_Directions_: Copy the lines from the one containing "Comparing the green" through the one containing "Answer: the blurred", both included, with "sweaty shirt" changed to "damp jersey" and nothing else altered.

_Exercise materials_:

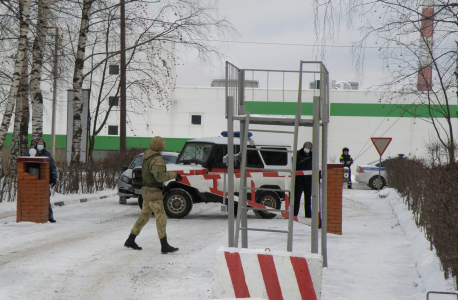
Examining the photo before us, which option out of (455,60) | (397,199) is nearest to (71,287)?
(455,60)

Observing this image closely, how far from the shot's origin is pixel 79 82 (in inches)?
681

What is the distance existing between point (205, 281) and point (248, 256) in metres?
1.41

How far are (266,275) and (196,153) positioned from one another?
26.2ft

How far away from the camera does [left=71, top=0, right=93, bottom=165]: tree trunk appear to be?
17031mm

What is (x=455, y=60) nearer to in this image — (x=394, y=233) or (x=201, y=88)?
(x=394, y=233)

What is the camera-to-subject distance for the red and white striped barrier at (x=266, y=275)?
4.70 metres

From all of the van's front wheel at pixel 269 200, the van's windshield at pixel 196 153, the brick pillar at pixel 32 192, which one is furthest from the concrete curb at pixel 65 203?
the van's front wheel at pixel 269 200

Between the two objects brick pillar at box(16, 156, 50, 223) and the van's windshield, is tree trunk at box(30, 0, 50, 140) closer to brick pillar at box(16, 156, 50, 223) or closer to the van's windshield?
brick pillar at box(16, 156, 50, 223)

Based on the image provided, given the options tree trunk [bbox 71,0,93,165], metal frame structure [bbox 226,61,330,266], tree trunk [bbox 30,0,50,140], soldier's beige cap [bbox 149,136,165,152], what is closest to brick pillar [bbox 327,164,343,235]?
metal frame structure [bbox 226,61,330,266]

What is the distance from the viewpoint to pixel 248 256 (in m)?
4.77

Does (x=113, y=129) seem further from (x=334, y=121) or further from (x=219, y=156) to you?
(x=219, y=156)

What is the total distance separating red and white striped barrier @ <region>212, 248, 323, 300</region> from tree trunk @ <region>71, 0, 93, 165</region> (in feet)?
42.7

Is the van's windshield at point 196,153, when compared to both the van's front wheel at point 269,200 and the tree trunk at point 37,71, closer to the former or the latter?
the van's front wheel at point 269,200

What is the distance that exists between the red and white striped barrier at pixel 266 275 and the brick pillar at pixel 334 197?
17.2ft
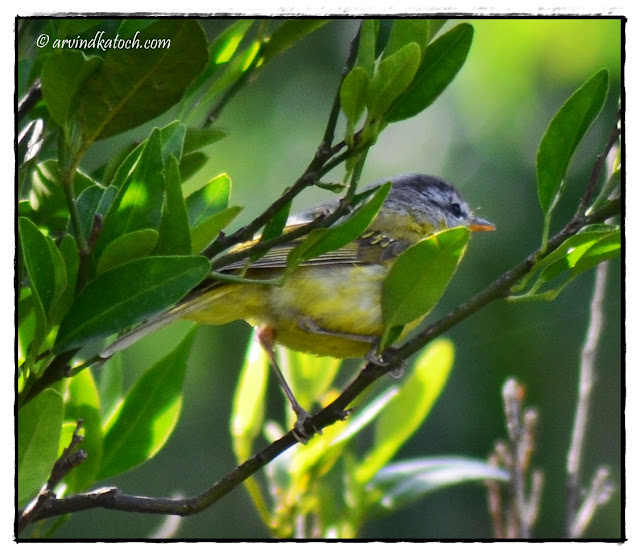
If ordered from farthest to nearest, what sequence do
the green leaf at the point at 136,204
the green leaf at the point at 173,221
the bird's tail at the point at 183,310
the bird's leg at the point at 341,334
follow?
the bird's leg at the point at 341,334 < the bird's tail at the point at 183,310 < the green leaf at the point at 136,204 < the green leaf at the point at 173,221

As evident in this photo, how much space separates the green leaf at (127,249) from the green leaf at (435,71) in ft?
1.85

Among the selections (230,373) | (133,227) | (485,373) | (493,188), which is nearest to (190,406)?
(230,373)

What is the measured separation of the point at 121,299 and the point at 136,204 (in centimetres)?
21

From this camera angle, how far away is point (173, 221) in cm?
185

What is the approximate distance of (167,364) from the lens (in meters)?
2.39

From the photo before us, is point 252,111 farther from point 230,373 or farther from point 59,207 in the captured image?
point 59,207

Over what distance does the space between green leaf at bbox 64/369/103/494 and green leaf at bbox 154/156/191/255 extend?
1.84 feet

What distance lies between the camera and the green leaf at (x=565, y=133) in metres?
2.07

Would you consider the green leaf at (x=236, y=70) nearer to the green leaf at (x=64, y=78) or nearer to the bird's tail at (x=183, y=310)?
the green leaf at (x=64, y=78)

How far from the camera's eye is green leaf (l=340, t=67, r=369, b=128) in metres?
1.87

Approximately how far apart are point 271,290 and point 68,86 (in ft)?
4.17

---

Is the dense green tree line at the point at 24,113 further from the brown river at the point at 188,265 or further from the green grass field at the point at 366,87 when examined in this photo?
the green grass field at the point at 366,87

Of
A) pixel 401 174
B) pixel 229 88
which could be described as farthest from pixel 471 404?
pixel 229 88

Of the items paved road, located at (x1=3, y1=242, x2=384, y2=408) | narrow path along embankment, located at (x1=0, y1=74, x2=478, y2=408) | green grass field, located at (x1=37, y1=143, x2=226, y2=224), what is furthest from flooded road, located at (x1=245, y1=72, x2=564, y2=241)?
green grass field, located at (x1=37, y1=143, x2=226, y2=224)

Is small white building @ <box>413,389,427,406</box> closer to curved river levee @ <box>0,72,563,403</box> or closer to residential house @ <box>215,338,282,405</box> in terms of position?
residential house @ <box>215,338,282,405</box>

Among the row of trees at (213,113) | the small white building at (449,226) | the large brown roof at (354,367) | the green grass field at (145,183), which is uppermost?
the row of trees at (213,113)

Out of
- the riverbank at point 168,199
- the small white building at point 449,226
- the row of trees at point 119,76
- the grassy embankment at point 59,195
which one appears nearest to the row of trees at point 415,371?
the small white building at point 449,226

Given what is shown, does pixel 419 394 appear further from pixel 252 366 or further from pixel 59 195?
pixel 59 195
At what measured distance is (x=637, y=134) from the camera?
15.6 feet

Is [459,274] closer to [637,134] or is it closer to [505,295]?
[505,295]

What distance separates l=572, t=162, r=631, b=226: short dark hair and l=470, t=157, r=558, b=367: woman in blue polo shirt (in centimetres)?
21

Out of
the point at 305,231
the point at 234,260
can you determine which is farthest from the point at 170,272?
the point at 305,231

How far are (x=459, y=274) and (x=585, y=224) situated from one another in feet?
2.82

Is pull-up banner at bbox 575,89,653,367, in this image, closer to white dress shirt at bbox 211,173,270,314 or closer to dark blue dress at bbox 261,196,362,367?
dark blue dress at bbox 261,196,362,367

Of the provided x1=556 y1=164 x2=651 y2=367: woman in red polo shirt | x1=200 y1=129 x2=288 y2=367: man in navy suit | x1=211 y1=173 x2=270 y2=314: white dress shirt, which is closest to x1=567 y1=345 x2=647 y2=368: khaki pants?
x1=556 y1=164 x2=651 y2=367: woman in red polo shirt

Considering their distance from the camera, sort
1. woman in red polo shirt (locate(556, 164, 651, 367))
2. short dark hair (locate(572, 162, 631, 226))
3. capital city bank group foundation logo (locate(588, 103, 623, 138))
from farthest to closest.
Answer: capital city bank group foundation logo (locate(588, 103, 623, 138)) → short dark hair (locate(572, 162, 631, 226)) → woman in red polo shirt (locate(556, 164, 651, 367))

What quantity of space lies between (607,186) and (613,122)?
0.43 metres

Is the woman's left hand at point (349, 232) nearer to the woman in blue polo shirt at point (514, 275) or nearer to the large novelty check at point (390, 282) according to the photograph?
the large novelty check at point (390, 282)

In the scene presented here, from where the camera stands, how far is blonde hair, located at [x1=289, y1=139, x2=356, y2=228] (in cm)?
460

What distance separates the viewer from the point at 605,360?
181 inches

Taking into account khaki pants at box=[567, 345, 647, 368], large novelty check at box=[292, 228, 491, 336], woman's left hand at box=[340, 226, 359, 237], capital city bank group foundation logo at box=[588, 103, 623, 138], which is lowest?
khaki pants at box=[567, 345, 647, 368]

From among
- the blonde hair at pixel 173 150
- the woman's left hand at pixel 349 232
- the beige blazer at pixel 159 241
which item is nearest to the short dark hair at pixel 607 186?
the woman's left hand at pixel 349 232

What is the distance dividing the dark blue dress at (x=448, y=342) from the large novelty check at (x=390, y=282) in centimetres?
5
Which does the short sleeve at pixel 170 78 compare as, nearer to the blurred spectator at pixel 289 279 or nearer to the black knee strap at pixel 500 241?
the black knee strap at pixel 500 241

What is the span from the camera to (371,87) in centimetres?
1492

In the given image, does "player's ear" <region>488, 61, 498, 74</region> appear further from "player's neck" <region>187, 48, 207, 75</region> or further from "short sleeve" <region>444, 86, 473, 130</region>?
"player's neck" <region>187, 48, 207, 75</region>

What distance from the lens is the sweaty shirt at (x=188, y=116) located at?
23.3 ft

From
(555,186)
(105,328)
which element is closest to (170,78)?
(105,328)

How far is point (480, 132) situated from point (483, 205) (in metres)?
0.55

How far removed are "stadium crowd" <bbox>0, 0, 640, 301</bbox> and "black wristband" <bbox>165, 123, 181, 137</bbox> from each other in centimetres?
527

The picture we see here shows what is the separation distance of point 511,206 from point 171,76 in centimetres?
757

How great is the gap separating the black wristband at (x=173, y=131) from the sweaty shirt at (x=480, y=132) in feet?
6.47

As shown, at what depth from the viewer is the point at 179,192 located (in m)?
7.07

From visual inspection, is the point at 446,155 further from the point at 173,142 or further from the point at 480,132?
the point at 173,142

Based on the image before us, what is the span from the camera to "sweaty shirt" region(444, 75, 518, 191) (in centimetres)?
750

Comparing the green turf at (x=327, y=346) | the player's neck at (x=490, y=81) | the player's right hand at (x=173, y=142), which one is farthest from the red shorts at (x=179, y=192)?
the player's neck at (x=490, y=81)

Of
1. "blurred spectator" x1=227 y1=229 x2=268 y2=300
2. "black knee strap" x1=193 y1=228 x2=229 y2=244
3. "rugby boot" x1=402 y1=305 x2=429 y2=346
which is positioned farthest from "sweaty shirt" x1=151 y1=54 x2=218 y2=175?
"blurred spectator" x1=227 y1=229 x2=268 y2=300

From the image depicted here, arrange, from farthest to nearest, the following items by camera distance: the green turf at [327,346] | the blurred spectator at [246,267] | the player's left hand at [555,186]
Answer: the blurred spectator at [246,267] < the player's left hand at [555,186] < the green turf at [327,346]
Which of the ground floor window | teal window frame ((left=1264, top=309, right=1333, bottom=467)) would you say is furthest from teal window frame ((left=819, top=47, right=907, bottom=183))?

--

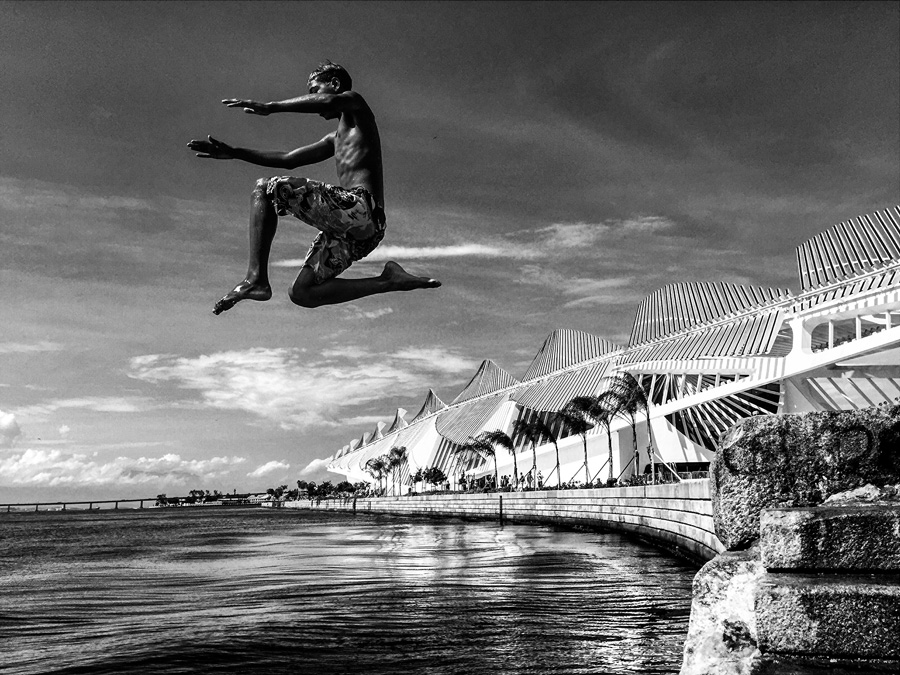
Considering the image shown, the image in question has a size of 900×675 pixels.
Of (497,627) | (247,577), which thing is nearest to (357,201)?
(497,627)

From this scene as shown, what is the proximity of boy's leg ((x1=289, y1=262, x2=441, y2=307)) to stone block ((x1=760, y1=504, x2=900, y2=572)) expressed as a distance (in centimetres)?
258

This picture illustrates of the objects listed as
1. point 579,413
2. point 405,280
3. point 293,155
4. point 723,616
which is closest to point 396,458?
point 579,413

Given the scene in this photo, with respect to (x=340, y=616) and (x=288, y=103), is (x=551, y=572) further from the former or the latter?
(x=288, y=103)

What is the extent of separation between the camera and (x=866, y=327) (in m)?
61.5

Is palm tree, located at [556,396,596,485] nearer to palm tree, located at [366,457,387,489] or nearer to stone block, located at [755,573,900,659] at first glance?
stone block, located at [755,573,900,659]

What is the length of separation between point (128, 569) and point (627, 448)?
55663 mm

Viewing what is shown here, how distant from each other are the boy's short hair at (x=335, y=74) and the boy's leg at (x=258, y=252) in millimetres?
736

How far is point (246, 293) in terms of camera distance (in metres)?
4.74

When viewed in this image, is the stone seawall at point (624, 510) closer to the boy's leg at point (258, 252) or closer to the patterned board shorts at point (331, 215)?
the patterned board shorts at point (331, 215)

_Expected answer_:
Comparing the green turf at (x=327, y=346) | the player's neck at (x=490, y=81) | the player's right hand at (x=173, y=142), which one is farthest from the red shorts at (x=179, y=192)?
the player's neck at (x=490, y=81)

Of
1. "blurred spectator" x1=227 y1=229 x2=268 y2=300
2. "black knee strap" x1=193 y1=228 x2=229 y2=244
3. "rugby boot" x1=402 y1=305 x2=429 y2=346
which is positioned farthest from "damp jersey" x1=151 y1=54 x2=218 y2=175?
"blurred spectator" x1=227 y1=229 x2=268 y2=300

From the image depicted here, arrange, from farthest to nearest, the following items by camera distance: the green turf at [327,346] | the blurred spectator at [246,267] | the player's left hand at [555,186]
Answer: the blurred spectator at [246,267] < the player's left hand at [555,186] < the green turf at [327,346]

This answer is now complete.